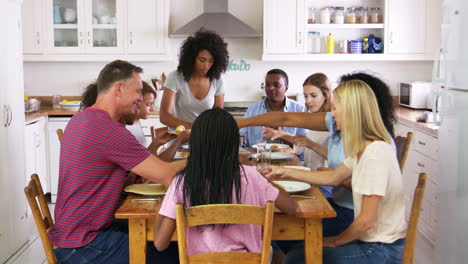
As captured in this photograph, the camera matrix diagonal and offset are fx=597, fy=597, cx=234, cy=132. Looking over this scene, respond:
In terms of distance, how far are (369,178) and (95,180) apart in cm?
106

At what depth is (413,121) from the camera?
15.2 feet

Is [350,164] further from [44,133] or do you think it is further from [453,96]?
[44,133]

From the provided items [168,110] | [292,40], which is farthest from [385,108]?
[292,40]

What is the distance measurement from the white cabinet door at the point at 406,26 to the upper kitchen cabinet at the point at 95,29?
83.0 inches

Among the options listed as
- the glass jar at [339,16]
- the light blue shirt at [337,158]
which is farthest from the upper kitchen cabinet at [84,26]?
the light blue shirt at [337,158]

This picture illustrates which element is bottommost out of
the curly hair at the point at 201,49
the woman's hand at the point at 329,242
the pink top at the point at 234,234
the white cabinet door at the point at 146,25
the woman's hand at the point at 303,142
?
the woman's hand at the point at 329,242

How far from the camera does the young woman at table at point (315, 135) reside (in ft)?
10.8

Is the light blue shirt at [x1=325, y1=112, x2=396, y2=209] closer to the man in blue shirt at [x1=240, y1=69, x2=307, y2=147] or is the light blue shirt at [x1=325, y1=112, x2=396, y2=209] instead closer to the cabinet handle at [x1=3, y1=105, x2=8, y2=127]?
the man in blue shirt at [x1=240, y1=69, x2=307, y2=147]

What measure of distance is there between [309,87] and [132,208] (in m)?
1.67

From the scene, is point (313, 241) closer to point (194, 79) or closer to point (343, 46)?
point (194, 79)

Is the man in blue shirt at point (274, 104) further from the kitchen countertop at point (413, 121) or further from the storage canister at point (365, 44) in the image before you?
the storage canister at point (365, 44)

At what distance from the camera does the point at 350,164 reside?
8.29ft

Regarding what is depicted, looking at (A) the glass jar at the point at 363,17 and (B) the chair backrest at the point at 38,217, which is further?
(A) the glass jar at the point at 363,17

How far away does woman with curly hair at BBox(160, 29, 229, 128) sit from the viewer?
4.15 meters
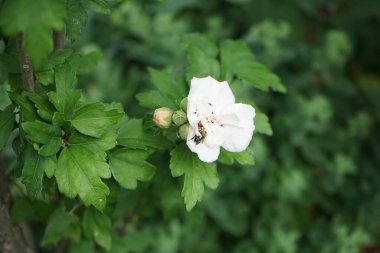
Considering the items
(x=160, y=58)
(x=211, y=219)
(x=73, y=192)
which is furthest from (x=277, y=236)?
(x=73, y=192)

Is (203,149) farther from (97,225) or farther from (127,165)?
(97,225)

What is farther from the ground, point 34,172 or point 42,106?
point 42,106

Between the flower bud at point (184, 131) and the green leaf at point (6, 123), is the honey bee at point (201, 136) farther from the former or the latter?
the green leaf at point (6, 123)

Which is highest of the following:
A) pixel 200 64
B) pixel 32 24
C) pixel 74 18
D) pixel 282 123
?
pixel 32 24

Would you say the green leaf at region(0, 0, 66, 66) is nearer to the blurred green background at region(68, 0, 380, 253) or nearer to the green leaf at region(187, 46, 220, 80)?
the green leaf at region(187, 46, 220, 80)

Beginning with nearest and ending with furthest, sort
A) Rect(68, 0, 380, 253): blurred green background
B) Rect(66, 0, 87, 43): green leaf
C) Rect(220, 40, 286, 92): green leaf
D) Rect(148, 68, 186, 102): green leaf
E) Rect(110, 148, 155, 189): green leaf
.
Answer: Rect(66, 0, 87, 43): green leaf < Rect(110, 148, 155, 189): green leaf < Rect(148, 68, 186, 102): green leaf < Rect(220, 40, 286, 92): green leaf < Rect(68, 0, 380, 253): blurred green background

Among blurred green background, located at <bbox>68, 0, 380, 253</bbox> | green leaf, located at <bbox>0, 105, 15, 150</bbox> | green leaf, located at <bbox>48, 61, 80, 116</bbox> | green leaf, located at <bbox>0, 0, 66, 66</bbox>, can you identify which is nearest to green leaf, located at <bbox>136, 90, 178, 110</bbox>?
green leaf, located at <bbox>48, 61, 80, 116</bbox>

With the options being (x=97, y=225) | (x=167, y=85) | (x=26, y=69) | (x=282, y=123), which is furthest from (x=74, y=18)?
(x=282, y=123)
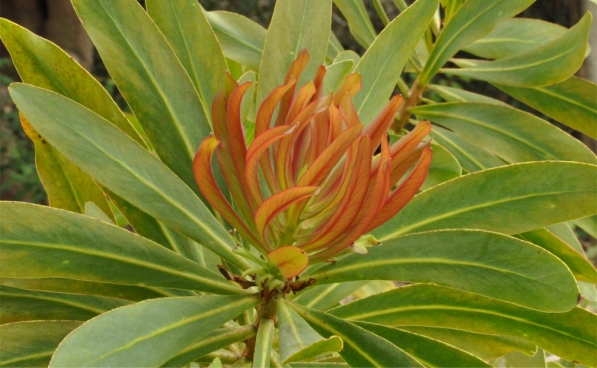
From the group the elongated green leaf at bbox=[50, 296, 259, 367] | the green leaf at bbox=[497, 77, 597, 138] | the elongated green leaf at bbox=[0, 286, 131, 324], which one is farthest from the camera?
the green leaf at bbox=[497, 77, 597, 138]

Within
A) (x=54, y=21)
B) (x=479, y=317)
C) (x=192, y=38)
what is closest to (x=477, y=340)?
(x=479, y=317)

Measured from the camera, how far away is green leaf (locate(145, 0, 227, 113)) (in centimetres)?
75

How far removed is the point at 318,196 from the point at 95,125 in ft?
0.80

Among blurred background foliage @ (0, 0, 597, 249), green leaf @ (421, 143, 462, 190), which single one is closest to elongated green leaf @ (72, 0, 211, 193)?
green leaf @ (421, 143, 462, 190)

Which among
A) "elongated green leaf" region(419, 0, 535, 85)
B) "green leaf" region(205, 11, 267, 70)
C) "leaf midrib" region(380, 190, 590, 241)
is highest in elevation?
"green leaf" region(205, 11, 267, 70)

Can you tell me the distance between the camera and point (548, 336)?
29.0 inches

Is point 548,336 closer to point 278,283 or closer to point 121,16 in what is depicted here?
point 278,283

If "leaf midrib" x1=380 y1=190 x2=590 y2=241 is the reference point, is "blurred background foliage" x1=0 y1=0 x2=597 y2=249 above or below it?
above

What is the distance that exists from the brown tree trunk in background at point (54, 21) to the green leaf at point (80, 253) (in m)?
2.65

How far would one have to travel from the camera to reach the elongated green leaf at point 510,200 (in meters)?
0.66

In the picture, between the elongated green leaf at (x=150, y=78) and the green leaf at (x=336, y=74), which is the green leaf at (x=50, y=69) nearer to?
the elongated green leaf at (x=150, y=78)

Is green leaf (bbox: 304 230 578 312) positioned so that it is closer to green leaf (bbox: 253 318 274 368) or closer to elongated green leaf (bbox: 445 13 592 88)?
green leaf (bbox: 253 318 274 368)

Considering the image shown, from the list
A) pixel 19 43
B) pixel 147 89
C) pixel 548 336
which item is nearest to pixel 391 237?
pixel 548 336

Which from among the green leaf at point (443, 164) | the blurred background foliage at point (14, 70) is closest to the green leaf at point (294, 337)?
the green leaf at point (443, 164)
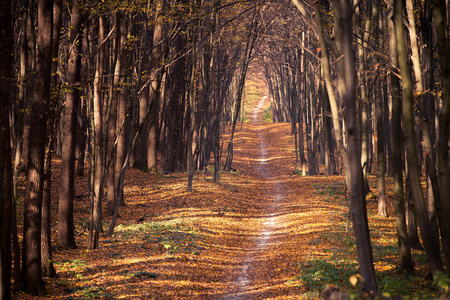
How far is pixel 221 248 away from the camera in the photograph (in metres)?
11.4

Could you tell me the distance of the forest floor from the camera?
311 inches

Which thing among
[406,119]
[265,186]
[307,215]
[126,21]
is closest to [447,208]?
[406,119]

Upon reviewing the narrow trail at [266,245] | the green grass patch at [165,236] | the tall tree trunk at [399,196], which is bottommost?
the narrow trail at [266,245]

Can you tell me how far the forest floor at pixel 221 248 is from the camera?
7.90 m

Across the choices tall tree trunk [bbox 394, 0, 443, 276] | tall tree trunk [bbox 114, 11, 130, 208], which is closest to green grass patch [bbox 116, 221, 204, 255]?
tall tree trunk [bbox 114, 11, 130, 208]

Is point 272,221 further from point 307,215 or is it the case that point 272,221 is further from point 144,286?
point 144,286

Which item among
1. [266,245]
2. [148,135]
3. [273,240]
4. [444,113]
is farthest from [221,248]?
[148,135]

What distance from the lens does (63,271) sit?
8352 mm

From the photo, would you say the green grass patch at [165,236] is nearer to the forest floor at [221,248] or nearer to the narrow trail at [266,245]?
the forest floor at [221,248]

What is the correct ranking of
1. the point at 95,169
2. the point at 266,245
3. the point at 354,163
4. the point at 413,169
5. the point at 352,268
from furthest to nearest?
the point at 266,245 → the point at 95,169 → the point at 352,268 → the point at 413,169 → the point at 354,163

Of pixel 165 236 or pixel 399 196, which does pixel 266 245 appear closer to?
pixel 165 236

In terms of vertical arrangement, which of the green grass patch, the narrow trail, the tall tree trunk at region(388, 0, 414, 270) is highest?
the tall tree trunk at region(388, 0, 414, 270)

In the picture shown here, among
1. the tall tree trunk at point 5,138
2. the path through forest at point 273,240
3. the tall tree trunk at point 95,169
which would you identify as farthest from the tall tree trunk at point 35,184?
******************************
**WORK TO COMPLETE:** Reproduce the material from its beginning through the line containing "83.0 inches", inclusive, with "photograph" replaced by "image" and everything else unchanged. Leave the pictures out.

**WRITTEN SOLUTION:**
As captured in this image, the camera matrix diagonal and offset are fx=597, fy=597, cx=234, cy=132. Looking over this scene, respond:
In terms of distance, how far are (369,178) and (95,180) apart in cm?
106

At what depth is (413,121) from the camera?
15.2 feet

Is [350,164] further from [44,133] or do you think it is further from [453,96]?
[44,133]

From the provided items [168,110] | [292,40], which is farthest from [385,108]?
[292,40]

What is the distance measurement from the white cabinet door at the point at 406,26 to the upper kitchen cabinet at the point at 95,29?
83.0 inches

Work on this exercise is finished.